Anterior Hip Replacement

What are the complications and risks of having a total hip replacement?

Xray of both hips. The right hip has a Total Hip Replacement and the left hip is normal.
Xray of both hips.
The right hip has a Total Hip Replacement and the left hip is normal.

The complication rate following hip replacement surgery is very low.

However, it is important to always understand with potential complications (no matter how small the risk) when considering any operation.

The risks for a total hip replacement include:

Joint infection. Serious complications, such as joint infection, occur in fewer than 1% of patients.

Heart attack and Strokes. Major medical complications, such as heart attack or stroke, occur even less frequently.

Deep vein thrombosis (DVT) Blood clots in the leg veins are an uncommon problem, but can be potentially serious if the blood clot propogates to the lungs causing a condition called Pulmonary Embolus. Fortunately, this problem with the Anterior Hip Approach is very uncommon.

Uneven legs. Leg-length inequality may occur or may become or seem worse after hip replacement. Dr Phong Tran will take this into account, in addition to other issues, including the stability and biomechanics of the hip. Some patients may feel more comfortable with a shoe lift after surgery.

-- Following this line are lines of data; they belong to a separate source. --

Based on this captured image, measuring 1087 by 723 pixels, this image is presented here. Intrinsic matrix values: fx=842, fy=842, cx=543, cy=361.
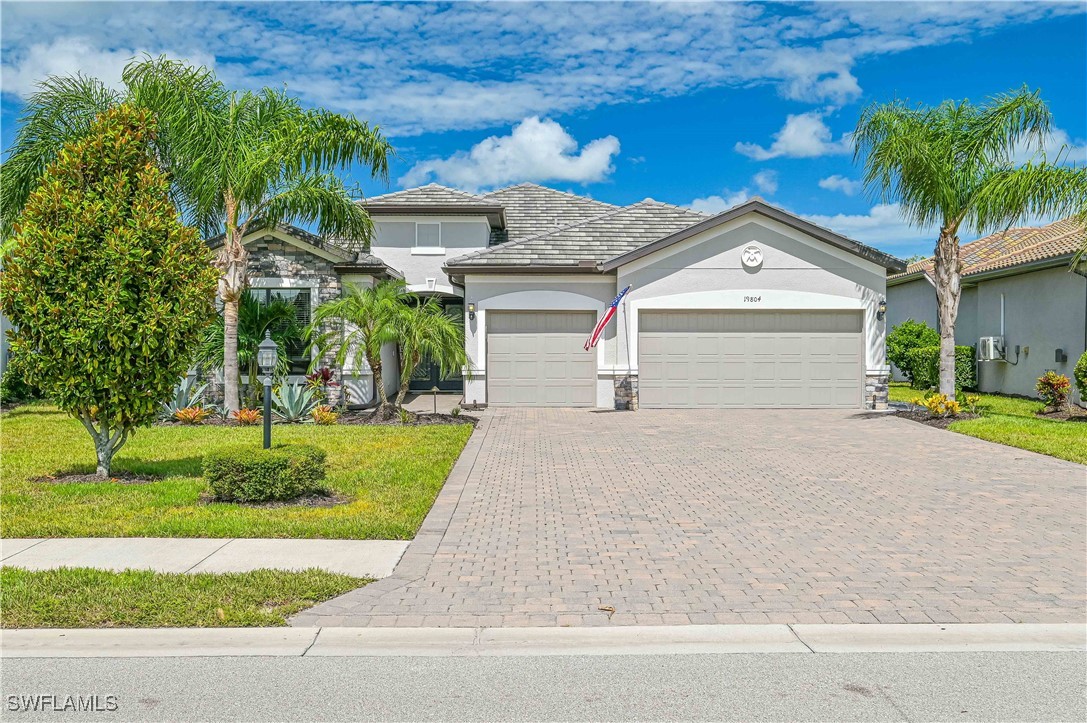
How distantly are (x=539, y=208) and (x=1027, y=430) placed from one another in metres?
17.1

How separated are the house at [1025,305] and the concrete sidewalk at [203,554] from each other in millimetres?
15977

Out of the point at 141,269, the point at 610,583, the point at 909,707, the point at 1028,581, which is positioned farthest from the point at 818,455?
the point at 141,269

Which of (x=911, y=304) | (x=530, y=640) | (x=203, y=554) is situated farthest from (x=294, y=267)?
(x=911, y=304)

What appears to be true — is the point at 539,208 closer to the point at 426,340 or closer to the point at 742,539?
the point at 426,340

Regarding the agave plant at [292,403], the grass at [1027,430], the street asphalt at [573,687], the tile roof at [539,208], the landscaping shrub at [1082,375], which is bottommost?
the street asphalt at [573,687]

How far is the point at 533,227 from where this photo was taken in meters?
26.6

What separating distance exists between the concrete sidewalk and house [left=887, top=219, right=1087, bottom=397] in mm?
15977

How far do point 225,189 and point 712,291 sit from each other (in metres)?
11.0

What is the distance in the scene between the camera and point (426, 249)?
24.4 m

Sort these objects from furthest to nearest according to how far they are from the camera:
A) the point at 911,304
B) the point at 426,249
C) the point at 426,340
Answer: the point at 911,304, the point at 426,249, the point at 426,340

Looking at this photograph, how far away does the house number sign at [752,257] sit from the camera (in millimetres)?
19969

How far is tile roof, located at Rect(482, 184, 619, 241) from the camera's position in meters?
26.6

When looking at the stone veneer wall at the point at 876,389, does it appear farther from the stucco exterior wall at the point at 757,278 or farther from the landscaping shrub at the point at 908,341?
the landscaping shrub at the point at 908,341

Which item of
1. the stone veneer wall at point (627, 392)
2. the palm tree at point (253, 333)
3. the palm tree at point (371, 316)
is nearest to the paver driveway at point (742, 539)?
the palm tree at point (371, 316)
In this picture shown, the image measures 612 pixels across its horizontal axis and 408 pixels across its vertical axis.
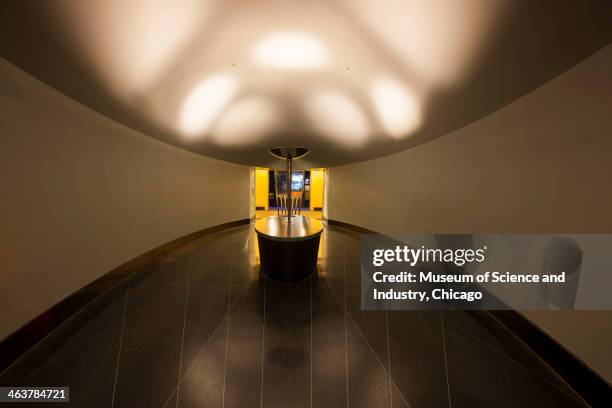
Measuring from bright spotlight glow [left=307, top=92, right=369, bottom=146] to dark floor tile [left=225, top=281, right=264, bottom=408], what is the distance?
160 cm

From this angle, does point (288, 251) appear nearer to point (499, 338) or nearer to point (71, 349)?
point (71, 349)

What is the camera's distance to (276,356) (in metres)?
1.29

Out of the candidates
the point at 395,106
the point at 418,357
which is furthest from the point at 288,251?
the point at 395,106

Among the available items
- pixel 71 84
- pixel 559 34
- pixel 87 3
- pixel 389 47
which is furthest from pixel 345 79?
pixel 71 84

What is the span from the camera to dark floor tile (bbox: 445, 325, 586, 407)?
1.04 metres

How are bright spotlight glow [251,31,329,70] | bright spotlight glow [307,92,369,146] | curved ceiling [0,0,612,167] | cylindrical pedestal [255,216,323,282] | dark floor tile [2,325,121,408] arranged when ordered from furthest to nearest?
cylindrical pedestal [255,216,323,282] < bright spotlight glow [307,92,369,146] < dark floor tile [2,325,121,408] < bright spotlight glow [251,31,329,70] < curved ceiling [0,0,612,167]

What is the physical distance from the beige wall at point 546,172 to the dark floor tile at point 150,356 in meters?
2.19

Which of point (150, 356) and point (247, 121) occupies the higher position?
point (247, 121)

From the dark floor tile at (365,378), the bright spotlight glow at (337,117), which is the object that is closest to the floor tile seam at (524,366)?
the dark floor tile at (365,378)

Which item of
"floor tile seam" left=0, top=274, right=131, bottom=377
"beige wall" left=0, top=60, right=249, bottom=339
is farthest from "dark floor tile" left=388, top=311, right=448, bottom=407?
"beige wall" left=0, top=60, right=249, bottom=339

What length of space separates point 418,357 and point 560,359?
76 cm

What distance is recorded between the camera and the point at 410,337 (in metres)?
1.46

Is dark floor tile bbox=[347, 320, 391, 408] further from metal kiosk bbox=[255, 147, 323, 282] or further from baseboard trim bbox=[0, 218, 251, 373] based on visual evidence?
baseboard trim bbox=[0, 218, 251, 373]

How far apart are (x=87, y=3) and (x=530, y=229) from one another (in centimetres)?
245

Wear and Tear. Over years, the hip prosthesis may wear out or loosen. This problem will likely be less common with newer materials and techniques. When the prosthesis wears, bone loss may occur because of the small particles produced at the wearing surface. This process is called osteolysis.

Revision surgery - having the operation done again.

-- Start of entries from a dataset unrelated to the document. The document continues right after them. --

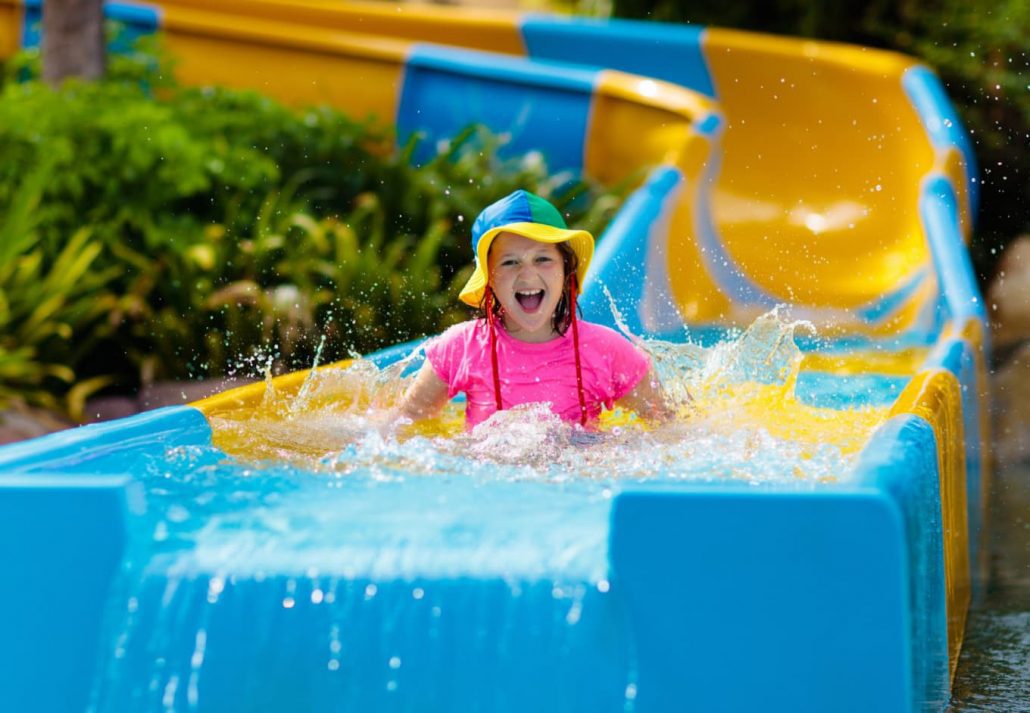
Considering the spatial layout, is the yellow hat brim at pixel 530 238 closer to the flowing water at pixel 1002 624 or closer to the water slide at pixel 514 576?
the water slide at pixel 514 576

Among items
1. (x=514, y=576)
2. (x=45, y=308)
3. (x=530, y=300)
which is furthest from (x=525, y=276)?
(x=45, y=308)

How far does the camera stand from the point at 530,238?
369 centimetres

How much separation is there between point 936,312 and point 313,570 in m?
3.57

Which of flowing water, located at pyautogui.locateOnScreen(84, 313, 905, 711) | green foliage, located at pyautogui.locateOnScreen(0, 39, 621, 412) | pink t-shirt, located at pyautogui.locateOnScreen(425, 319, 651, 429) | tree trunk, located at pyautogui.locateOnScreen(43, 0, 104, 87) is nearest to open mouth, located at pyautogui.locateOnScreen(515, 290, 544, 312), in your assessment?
pink t-shirt, located at pyautogui.locateOnScreen(425, 319, 651, 429)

Complications | How to help avoid problems after a Total Hip Replacement

Blood Clots | Deep Vein Thrombosis | DVT

One of the main risks of having a total hip replacement is a blood clot formation in the legs called a Deep Vein Thrombosis (DVT). The danger with a DVT is that it may move to your lungs and cause severe and sometimes life-threatening breathing problems called a Pulmonary Embolism (PE).

This threat is present anytime after your operation and last for several weeks after your surgery.

To reduce this risk as much as possible

Whilst in hospital, you will:

  • wear special compression stockings
  • be given daily injections of blood thinners called anticoagulants
  • walking and exercise everyday to help circulate your blood

Whilst at home

Look for the warning signs.

These include:

  • Pain in your calf

Warning signs that a blood clot has traveled to your lung include:

  • Shortness of breath
  • Chest pain, particularly with breathing

Notify Dr Phong Tran immediately if you develop any of these signs.

Preventing Infection

The most common causes of infection following hip replacement surgery are from bacteria that enter the bloodstream during dental procedures, urinary tract infections, or skin infections. These bacteria can lodge around your prosthesis.

Following your surgery, you may need to take antibiotics prior to dental work, including dental cleanings, or any surgical procedure that could allow bacteria to enter your bloodstream.

Warning signs of a possible hip replacement infection are:

  • Persistent fever (higher than 37.5°C orally)
  • Shaking chills
  • Increasing redness, tenderness, or swelling of the hip wound
  • Drainage from the hip wound
  • Increasing hip pain with both activity and rest

Notify Dr Phong Tran immediately if you develop any of these signs.